Enhanced interfacial bonding strength of laser bonded titanium alloy/CFRTP joint via hydrogen bonds interaction

Abstract

The bonding between titanium alloy and carbon fiber reinforced thermal plastic (CFRTP) has become a favorable approach to realize lightweight fabrication in the aviation and locomotive industries. However, the metal-plastic bonded joints were generally weak. Different from the traditional interfacial bonding mechanism, the role of hydrogen bonds between functional groups at the metal-plastic interface is currently of great interest. In this work, laser joining of Ti–6Al–4V (TC4) to CFRTP was performed. To enhance the bonding strength, surface modification including micro-arc oxidation (MAO) and silane coupling agent (SCA) treatment were adopted.

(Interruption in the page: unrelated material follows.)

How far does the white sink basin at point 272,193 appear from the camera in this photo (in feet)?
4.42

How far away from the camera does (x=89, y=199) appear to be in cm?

The results indicated that porous structure after the MAO process could increase TC4 surface roughness and promote mechanical interlocking of TC4 surface to the molten CFRTP substrate. Simultaneously, the porous structure enhanced the adsorption content of hydroxyl groups on the surface of TC4 significantly, which optimized the chemical condition of TC4 surface. Selected silane coupling agent of γ-aminopropyl triethoxysilane (KH550) could directionally introduce amino groups (-NH2) to TC4 surface, while maintaining the physical morphology of TC4 surface. Hydrogen bonds were thus induced between functional groups, which were proved by red- and blue-shift of typical functional groups wavenumber. The interfacial bonded force reached maximum value of 1813 N, which was further increased by 29.96% due to the interaction of hydrogen bonds.